Day2-O-Coloring a Tree CodeForces-902B

You are given a rooted tree with n vertices. The vertices are numbered from 1 to n, the root is the vertex number 1.

Each vertex has a color, let's denote the color of vertex v by c_v. Initially c_v = 0.

You have to color the tree into the given colors using the smallest possible number of steps. On each step you can choose a vertex v and a color x, and then color all vectices in the subtree of v (including v itself) in color x. In other words, for every vertex u, such that the path from root to u passes through v, set c_u = x.

It is guaranteed that you have to color each vertex in a color different from 0.

You can learn what a rooted tree is using the link: https://en.wikipedia.org/wiki/Tree_(graph_theory).

Input

The first line contains a single integer n (2 ≤ n ≤ 10⁴) — the number of vertices in the tree.

The second line contains n - 1 integers p₂, p₃, ..., p_n (1 ≤ p_i < i), where p_i means that there is an edge between vertices i and p_i.

The third line contains n integers c₁, c₂, ..., c_n (1 ≤ c_i ≤ n), where c_i is the color you should color the i-th vertex into.
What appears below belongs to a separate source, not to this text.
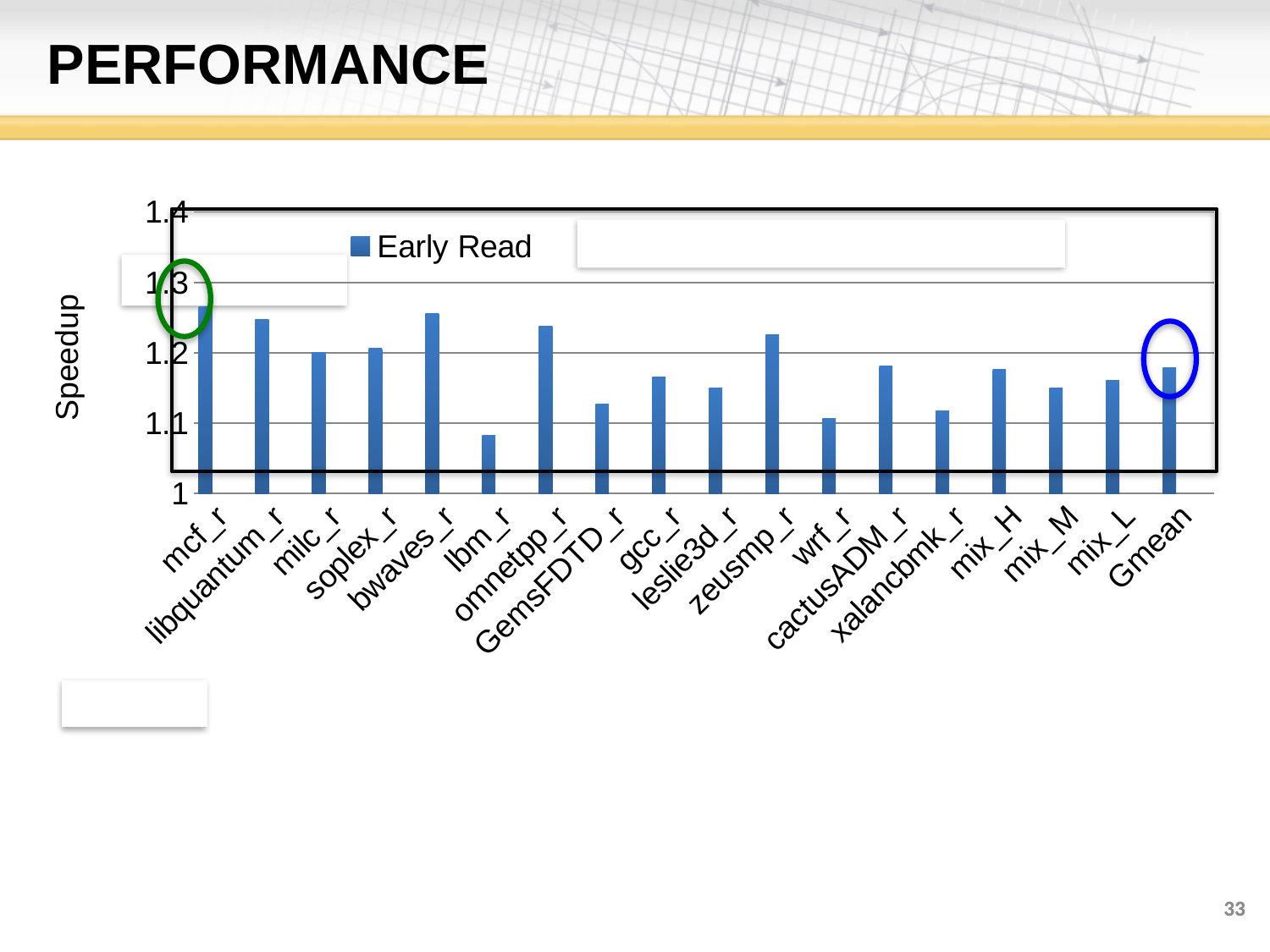
What is the name of the series shown in the chart's legend? Early Read Is the speedup for mcf_r greater or less than 1.2? greater Which has a higher speedup, bwaves_r or GemsFDTD_r? bwaves_r Which has a higher speedup, zeusmp_r or wrf_r? zeusmp_r Is the speedup for Gmean greater or less than 1.2? less How many series does the chart's legend list? 1 Is the speedup for GemsFDTD_r greater or less than 1.1? greater How many categories are shown on the x axis of the chart? 18 What is the label of the chart's y axis? Speedup What kind of chart is shown on the slide? bar chart Which category has the lowest speedup in the chart? lbm_r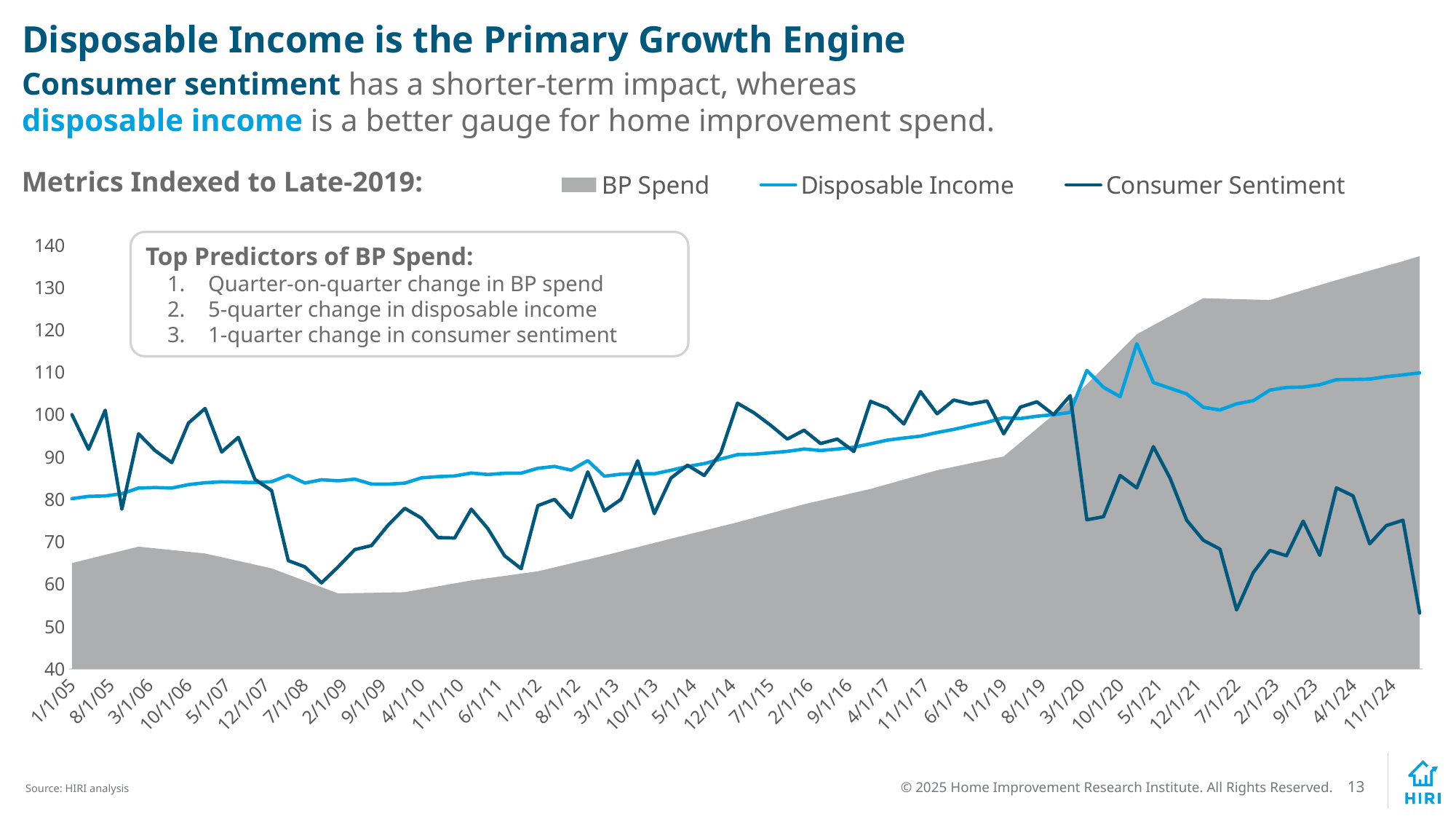
Is the value of Consumer Sentiment at 5/1/21 greater or less than 110? less Is the value of Consumer Sentiment at 7/1/22 greater or less than 60? less Is the value of BP Spend at 11/1/24 greater or less than 130? greater How many series does the chart legend list? 3 Does BP Spend rise or fall between 3/1/06 and 2/1/09? fall At 1/1/05, which is higher: Consumer Sentiment or BP Spend? Consumer Sentiment What is the highest value shown on the chart's y axis? 140 Which series in the chart is drawn as a shaded grey area rather than a line? BP Spend Does the Disposable Income line generally rise or fall from 1/1/05 to 11/1/24? rise At 11/1/24, which is higher: BP Spend or Consumer Sentiment? BP Spend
It is guaranteed that the given graph is a tree.

Output

Print a single integer — the minimum number of steps you have to perform to color the tree into given colors.

Examples

Input

6
1 2 2 1 5
2 1 1 1 1 1

Output

3

Input

7
1 1 2 3 1 4
3 3 1 1 1 2 3

Output

5

(图片好像挂了，具体Note可以看一下原题)

思路：从树根1开始，层序遍历涂色，DFS+BFS，代码如下：

const int maxm = 1e4+10;

int color[maxm], now[maxm], n, tmp, t;
vector<int> son[maxm];

void dfs(int i, int col) {
    for(auto j : son[i])
        dfs(j, col);
    now[i] = col;
}

int main() {
    scanf("%d", &n);
    for (int i = 2; i <= n; ++i) {
        scanf("%d", &tmp);
        son[tmp].push_back(i);
    }
    for (int i = 1; i <= n; ++i)
        scanf("%d", &color[i]);
    queue<int> q;
    q.push(1);
    while(!q.empty()) {
        tmp = q.front(), q.pop();
        if(color[tmp] != now[tmp]) {
            dfs(tmp, color[tmp]);
            ++t;
        }
        for(auto i : son[tmp])
            q.push(i);
    }
    printf("%d\n", t);
    return 0;
}

DFS版层序，代码如下：

const int maxm = 1e4 + 10;

int color[maxm], now[maxm], n, tmp, t;
vector<int> son[maxm];

void dfs1(int i, int col) {
    for(auto j : son[i])
        dfs1(j, col);
    now[i] = col;
}

void dfs2(int i) {
    if(color[i] != now[i]) {
        dfs1(i, color[i]);
        ++t;
    }
    for(auto j : son[i])
        dfs2(j);
}

int main() {
    scanf("%d", &n);
    for (int i = 2; i <= n; ++i) {
        scanf("%d", &tmp);
        son[tmp].push_back(i);
    }
    for (int i = 1; i <= n; ++i)
        scanf("%d", &color[i]);
    dfs2(1);
    printf("%d\n", t);
    return 0;
}

看到网上聚聚的解析，都不用建树搜索，直接判断某节点是否与其父节点目标颜色一致，若不一致一定需要额外一次染色，代码如下:

const int maxm = 1e4 + 10;

int color[maxm], now[maxm], father[maxm], n, t;


int main() {
    scanf("%d", &n);
    for (int i = 2; i <= n; ++i)
        scanf("%d", &father[i]);
    for (int i = 1; i <= n; ++i)
        scanf("%d", &color[i]);
    for (int i = 1; i <= n; ++i)
        if(color[i] != color[father[i]])
            ++t;
    printf("%d\n", t);
    return 0;
}